Stored data →
____________________

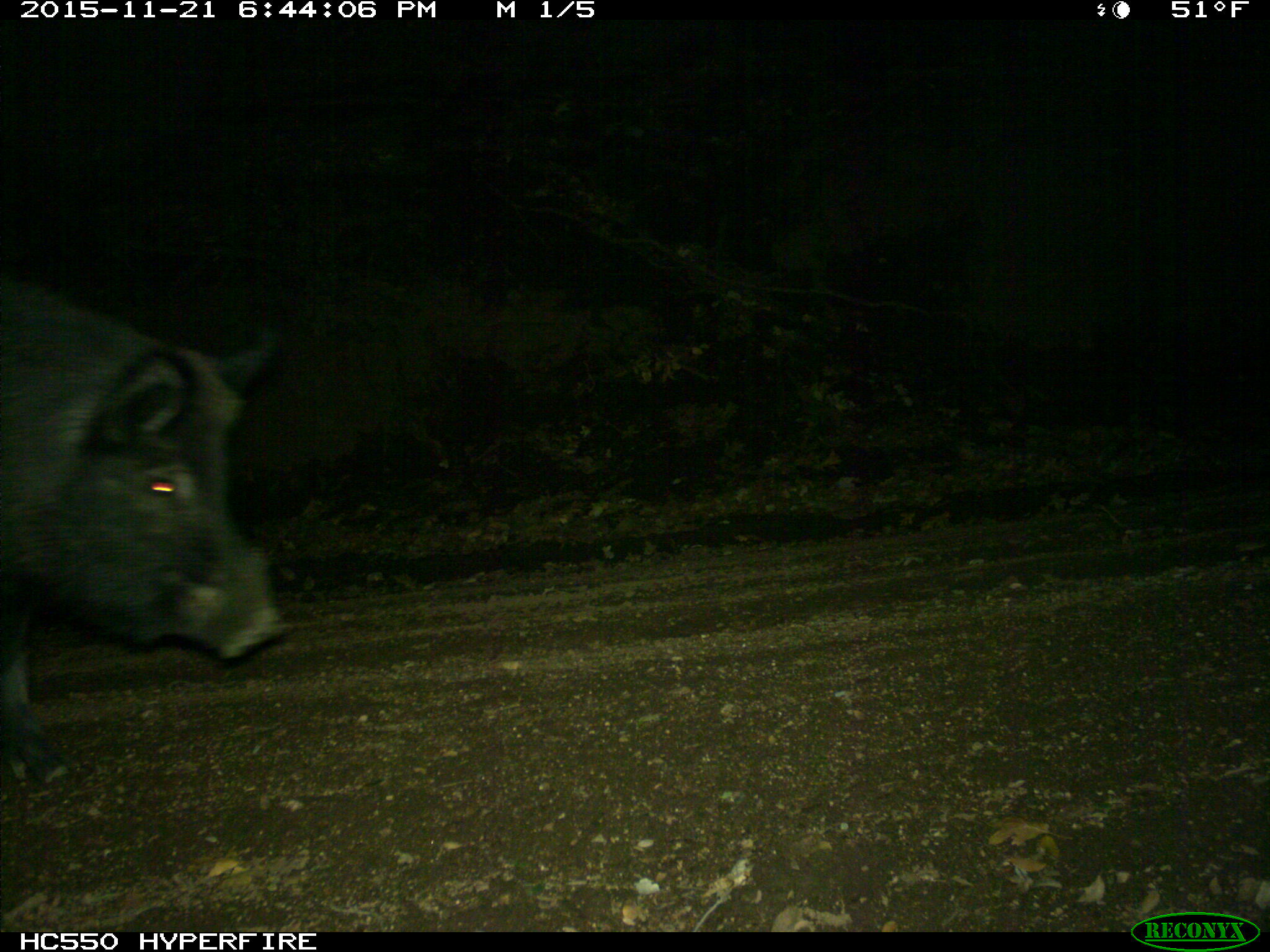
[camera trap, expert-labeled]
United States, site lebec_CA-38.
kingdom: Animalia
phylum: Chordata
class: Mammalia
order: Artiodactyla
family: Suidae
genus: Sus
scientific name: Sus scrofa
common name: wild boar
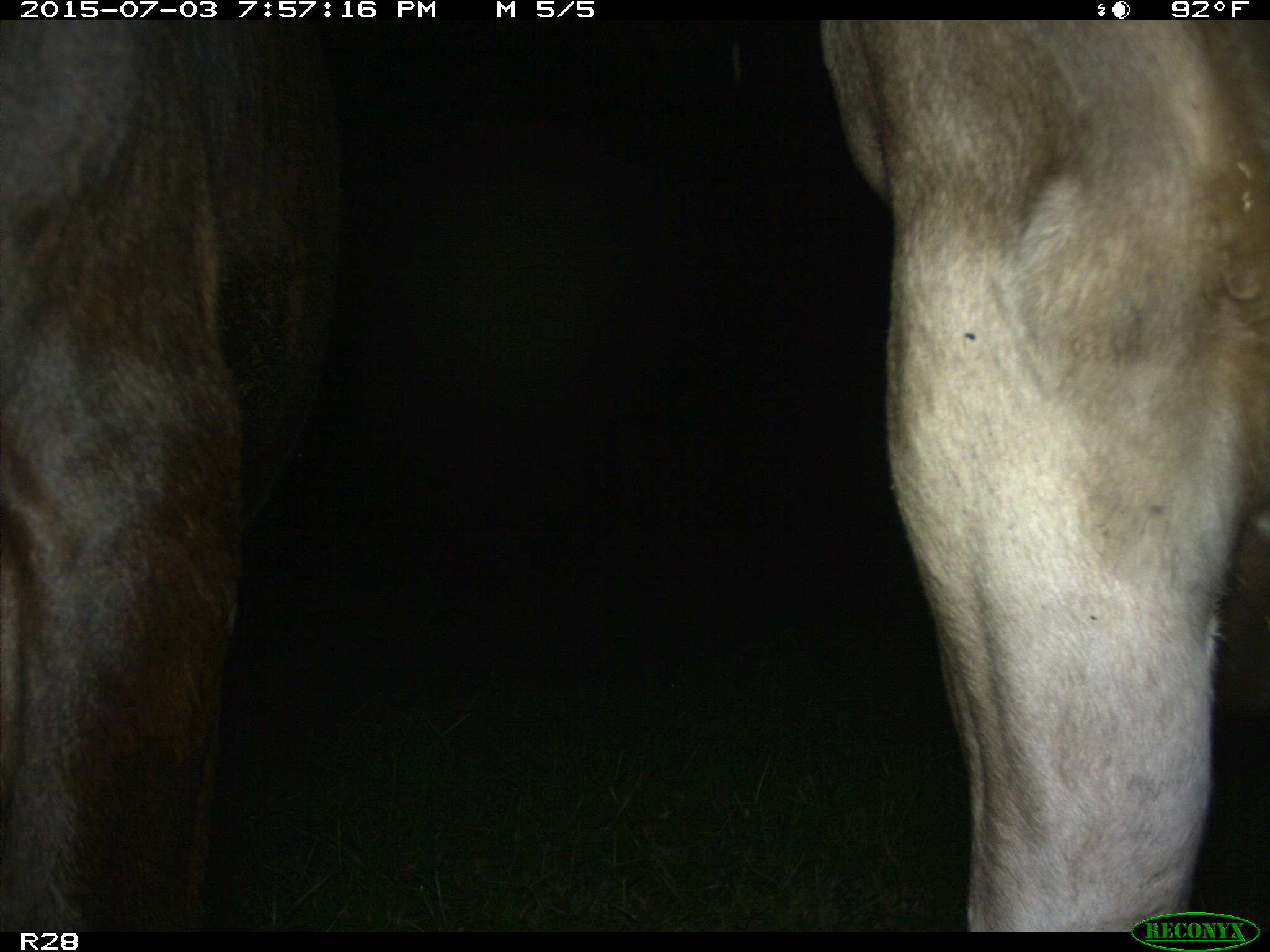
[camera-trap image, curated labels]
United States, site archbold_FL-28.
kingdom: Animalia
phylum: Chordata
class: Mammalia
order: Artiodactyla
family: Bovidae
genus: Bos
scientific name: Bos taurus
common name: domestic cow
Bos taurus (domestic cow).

____________________

Task to complete →
A word-for-word restatement of all the lines above is needed, with the pictures omitted.

Worked solution →
[camera trap, expert-labeled]
United States, site lebec_CA-38.
kingdom: Animalia
phylum: Chordata
class: Mammalia
order: Artiodactyla
family: Suidae
genus: Sus
scientific name: Sus scrofa
common name: wild boar
[camera-trap image, curated labels]
United States, site archbold_FL-28.
kingdom: Animalia
phylum: Chordata
class: Mammalia
order: Artiodactyla
family: Bovidae
genus: Bos
scientific name: Bos taurus
common name: domestic cow
Bos taurus (domestic cow).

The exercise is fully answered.